Page excerpt:

::::

Set the output of the page call to a JSON object that includes key-value pairs using the variable names provided. This is primary rule used for web scraping
Click on the first element that matches the css selector. Any valid CSS Selector can be used.
page ... {
click `ul li.someClass a#someID`
}
Config executes a ruleset with an overloaded implementation of set which sets the below configuration options for the page.
-
output<string>- The name of the output file that JSON data should be written to instead of 'stdout'
page https://www.thegazette.co.uk/:ignore/issue/:ignore/page/:page {
...
config {
set output "/home/foo/bar/" + $page + ".txt"
}
...
}
For each element that matches the given selector, if the element's href value is non-null visit is called with the element's
href value as the argument. If the element's href value is null nothing happens.
crawl `article div header h3.title a`
Take a screenshot of the current page and save it to a file at path
page ... {
screenshot "screenshot.png"
}
Simulating pressing a key on the keyboard. Check this list to see all the possible values you can use for key
page ... {
press a
press Space
}
Type all the strings provided as values, separated by " " (space). This is useful when entering information into inputs and forms
page ... {
click input
type hello world
}
If value is a number, then wait for that amount of time in milliseconds
If value is a string, then wait till an element appears which matches the css selector value
- If the the selector already matches something, this resolves instantly
- If the selector does not appear for 30s (the default timeout), then this function throws an Error
page ... {
wait 2000
wait `ul#list li.someClass span > a`
}

::::

Stored rows:
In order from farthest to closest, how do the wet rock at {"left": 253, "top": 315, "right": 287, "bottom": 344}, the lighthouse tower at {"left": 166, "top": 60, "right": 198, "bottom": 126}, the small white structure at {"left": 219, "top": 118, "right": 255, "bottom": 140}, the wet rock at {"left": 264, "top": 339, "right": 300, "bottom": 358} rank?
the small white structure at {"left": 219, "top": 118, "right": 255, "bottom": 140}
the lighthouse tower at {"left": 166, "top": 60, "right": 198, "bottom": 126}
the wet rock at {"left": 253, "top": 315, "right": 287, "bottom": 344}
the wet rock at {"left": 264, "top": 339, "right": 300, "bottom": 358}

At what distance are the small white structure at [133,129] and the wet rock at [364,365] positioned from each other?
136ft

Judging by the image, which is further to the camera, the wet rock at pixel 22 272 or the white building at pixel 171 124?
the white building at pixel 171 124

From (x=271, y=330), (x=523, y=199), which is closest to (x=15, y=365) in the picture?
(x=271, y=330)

::::

Instructions for the task:
Print the part of the scraping documentation from "Set the output" to "for the page.". Rely only on the scraping documentation for your answers.

Exercise solution:
Set the output of the page call to a JSON object that includes key-value pairs using the variable names provided. This is primary rule used for web scraping
Click on the first element that matches the css selector. Any valid CSS Selector can be used.
page ... {
click `ul li.someClass a#someID`
}
Config executes a ruleset with an overloaded implementation of set which sets the below configuration options for the page.